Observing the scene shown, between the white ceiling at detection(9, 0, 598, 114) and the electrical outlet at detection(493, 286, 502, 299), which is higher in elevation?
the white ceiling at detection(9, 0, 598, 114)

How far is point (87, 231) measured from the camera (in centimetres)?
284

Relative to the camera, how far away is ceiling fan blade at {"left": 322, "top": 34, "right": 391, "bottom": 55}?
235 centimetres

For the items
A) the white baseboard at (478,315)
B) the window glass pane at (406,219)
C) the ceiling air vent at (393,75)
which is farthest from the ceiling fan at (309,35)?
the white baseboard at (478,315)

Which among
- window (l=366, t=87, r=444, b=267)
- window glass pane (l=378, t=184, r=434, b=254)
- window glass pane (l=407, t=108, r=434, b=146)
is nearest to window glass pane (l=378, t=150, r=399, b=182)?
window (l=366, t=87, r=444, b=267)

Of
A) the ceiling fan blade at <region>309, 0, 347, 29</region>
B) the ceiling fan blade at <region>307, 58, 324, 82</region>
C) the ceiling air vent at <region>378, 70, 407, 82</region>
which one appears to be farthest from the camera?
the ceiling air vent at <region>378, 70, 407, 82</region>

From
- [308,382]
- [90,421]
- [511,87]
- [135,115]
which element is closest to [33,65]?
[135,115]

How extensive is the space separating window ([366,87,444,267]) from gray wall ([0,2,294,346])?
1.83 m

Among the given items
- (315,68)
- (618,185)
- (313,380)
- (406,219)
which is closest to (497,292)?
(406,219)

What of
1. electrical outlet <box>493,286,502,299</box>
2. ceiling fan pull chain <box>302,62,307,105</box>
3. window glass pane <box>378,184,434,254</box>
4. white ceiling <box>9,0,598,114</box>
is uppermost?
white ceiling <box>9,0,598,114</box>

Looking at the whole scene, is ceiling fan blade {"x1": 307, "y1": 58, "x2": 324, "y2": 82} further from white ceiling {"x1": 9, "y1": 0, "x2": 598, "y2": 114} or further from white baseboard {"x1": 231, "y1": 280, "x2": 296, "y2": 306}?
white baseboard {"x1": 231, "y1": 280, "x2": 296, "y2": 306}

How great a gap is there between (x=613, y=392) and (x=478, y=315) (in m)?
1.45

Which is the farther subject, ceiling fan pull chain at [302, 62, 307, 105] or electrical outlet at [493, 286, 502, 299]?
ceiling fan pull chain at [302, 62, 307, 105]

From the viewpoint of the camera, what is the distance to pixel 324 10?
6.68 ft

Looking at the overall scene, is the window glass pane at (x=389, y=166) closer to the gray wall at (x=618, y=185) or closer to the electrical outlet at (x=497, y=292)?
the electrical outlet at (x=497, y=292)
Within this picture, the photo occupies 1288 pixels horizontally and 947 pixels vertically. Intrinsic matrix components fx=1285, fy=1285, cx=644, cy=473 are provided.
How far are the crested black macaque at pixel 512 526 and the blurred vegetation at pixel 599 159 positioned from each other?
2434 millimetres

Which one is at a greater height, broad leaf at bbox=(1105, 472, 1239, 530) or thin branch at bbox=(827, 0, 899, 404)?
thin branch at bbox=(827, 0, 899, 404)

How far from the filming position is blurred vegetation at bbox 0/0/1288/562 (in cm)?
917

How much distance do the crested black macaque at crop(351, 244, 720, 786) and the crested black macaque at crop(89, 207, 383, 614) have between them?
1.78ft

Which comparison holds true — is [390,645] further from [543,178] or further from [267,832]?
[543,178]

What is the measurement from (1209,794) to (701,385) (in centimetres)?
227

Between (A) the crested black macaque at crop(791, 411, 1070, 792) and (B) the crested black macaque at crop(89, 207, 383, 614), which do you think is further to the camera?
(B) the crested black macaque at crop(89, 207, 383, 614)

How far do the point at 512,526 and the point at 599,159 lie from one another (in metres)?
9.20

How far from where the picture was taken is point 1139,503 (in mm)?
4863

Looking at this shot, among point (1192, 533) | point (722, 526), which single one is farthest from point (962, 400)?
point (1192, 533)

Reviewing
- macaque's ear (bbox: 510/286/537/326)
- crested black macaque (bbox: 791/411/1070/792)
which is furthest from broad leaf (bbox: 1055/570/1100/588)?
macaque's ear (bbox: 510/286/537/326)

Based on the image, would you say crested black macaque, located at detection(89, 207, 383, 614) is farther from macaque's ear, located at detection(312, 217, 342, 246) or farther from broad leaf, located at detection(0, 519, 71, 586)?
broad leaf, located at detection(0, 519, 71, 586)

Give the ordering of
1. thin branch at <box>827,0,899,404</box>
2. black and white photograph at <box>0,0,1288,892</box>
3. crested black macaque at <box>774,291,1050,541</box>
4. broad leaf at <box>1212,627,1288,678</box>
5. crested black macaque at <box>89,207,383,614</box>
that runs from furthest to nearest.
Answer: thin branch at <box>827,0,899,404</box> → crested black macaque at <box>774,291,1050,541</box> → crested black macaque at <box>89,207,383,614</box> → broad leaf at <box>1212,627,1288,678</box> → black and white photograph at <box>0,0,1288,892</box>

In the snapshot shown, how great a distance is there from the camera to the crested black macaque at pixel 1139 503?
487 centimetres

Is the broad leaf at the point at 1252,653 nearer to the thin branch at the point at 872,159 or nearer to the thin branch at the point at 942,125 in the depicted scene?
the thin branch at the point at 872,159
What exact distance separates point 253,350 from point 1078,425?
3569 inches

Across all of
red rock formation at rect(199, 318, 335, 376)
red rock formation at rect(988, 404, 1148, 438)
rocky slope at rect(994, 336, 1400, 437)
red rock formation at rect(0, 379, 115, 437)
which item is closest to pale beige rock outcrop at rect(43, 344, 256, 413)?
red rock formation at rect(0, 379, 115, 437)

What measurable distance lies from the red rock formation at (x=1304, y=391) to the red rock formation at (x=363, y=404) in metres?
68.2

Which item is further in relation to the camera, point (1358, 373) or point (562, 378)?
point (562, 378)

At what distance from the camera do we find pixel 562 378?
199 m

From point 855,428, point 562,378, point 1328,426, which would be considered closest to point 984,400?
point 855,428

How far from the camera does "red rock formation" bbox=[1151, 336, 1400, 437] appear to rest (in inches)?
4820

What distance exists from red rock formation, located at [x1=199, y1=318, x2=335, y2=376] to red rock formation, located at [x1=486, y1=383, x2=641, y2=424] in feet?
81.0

-=-=-

## PROBLEM DESCRIPTION
Copy word for word the part of the records that opens with the line containing "What distance exists" and runs through the last line of the records.

## FULL SOLUTION
What distance exists from red rock formation, located at [x1=199, y1=318, x2=335, y2=376] to red rock formation, located at [x1=486, y1=383, x2=641, y2=424] in feet?
81.0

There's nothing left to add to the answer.